# New Clear Creek Channel



## lmyers (Jun 10, 2008)

Pretty amazing. I heard on the news that Clear Creek hasn't flooded this big from ice since the 1800's....

Also saw this video of the San Miguel flooding from an ice dam breach:

Huge ice flow rushes down Colorado river - YouTube


----------



## 2kanzam (Aug 1, 2012)

lmyers said:


> Pretty amazing. I heard on the news that Clear Creek hasn't flooded this big from ice since the 1800's....
> 
> Also saw this video of the San Miguel flooding from an ice dam breach:
> 
> Huge ice flow rushes down Colorado river - YouTube


 
Wow, that was something else.

I could just picture myself wadefishing that with no cares in the world, not knowing what is coming down the mountain behind me.


----------



## Chief Niwot (Oct 13, 2003)

How far upstream did this take place? Any chance it took out the dam on LCC?


----------



## boldtwatermann (May 15, 2011)

The break was up by Idaho Springs, so with luck, it did enough damage to the dam so it's a bit more runnable.


----------



## coloclimber512 (Aug 29, 2009)

boldtwatermann said:


> The break was up by Idaho Springs, so with luck, it did enough damage to the dam so it's a bit more runnable.

* **PROVIDED RECORDS**
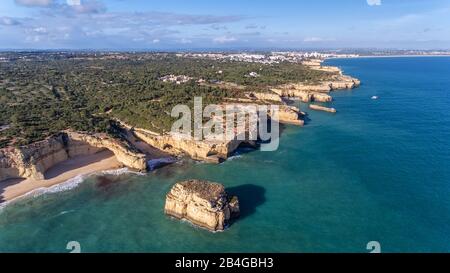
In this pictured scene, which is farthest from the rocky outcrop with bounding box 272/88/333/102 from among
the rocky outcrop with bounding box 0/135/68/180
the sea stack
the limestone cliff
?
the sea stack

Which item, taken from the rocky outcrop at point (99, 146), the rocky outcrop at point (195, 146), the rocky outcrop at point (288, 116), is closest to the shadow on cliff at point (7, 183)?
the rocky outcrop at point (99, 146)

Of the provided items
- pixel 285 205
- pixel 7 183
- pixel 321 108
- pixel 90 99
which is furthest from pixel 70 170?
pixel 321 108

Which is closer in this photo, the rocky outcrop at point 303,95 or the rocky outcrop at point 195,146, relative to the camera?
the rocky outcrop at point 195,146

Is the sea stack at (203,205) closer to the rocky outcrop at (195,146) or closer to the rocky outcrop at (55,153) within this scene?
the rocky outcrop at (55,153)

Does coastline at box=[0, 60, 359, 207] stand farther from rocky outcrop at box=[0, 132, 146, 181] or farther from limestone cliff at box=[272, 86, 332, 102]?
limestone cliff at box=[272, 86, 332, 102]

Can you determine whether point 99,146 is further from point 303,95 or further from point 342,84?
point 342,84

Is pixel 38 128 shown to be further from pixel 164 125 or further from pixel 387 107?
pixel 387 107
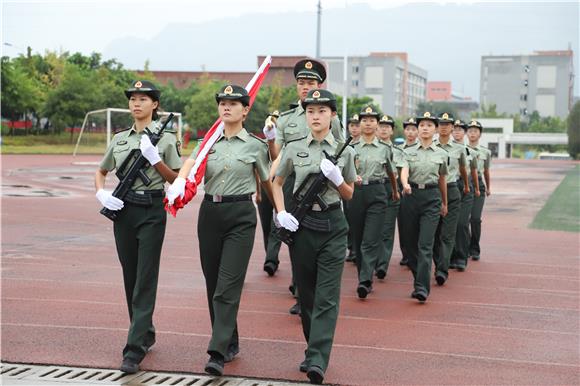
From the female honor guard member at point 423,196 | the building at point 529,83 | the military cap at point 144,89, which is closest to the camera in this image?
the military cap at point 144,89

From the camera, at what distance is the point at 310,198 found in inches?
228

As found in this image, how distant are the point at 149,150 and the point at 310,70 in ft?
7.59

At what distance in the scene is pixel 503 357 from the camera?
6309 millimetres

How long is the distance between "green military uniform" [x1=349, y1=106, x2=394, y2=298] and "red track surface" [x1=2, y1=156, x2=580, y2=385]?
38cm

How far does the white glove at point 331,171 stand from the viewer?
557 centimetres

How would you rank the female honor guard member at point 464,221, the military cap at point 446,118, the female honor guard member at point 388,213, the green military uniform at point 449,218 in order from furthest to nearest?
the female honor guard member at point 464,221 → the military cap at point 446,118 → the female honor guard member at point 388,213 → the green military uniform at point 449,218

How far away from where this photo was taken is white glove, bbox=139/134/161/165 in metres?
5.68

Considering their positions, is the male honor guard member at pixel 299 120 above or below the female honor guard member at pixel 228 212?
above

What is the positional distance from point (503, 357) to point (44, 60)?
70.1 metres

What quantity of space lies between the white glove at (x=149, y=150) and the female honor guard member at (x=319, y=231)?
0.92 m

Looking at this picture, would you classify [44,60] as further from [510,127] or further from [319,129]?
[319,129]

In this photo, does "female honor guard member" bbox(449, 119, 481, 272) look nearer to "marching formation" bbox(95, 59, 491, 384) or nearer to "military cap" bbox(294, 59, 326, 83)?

* **TASKS TO PERFORM**
[A] Reproduce the entire forum thread about the new Clear Creek channel word for word.
[B] Write out the records starting at the line that contains "From the camera, at" and stopping after the line that contains "the female honor guard member at point 464,221 →". Copy those lines exactly and nothing more.

* **WORKED ANSWERS**
[A]
# New Clear Creek Channel



## lmyers (Jun 10, 2008)

Pretty amazing. I heard on the news that Clear Creek hasn't flooded this big from ice since the 1800's....

Also saw this video of the San Miguel flooding from an ice dam breach:

Huge ice flow rushes down Colorado river - YouTube


----------



## 2kanzam (Aug 1, 2012)

lmyers said:


> Pretty amazing. I heard on the news that Clear Creek hasn't flooded this big from ice since the 1800's....
> 
> Also saw this video of the San Miguel flooding from an ice dam breach:
> 
> Huge ice flow rushes down Colorado river - YouTube


 
Wow, that was something else.

I could just picture myself wadefishing that with no cares in the world, not knowing what is coming down the mountain behind me.


----------



## Chief Niwot (Oct 13, 2003)

How far upstream did this take place? Any chance it took out the dam on LCC?


----------



## boldtwatermann (May 15, 2011)

The break was up by Idaho Springs, so with luck, it did enough damage to the dam so it's a bit more runnable.


----------



## coloclimber512 (Aug 29, 2009)

boldtwatermann said:


> The break was up by Idaho Springs, so with luck, it did enough damage to the dam so it's a bit more runnable.

[B]
From the camera, at what distance is the point at 310,198 found in inches?
228

As found in this image, how distant are the point at 149,150 and the point at 310,70 in ft?
7.59

At what distance in the scene is pixel 503 357 from the camera?
6309 millimetres

How long is the distance between "green military uniform" [x1=349, y1=106, x2=394, y2=298] and "red track surface" [x1=2, y1=156, x2=580, y2=385]?
38cm

How far does the white glove at point 331,171 stand from the viewer?
557 centimetres

How would you rank the female honor guard member at point 464,221, the military cap at point 446,118, the female honor guard member at point 388,213, the green military uniform at point 449,218 in order from furthest to nearest?
the female honor guard member at point 464,221 → the military cap at point 446,118 → the female honor guard member at point 388,213 → the green military uniform at point 449,218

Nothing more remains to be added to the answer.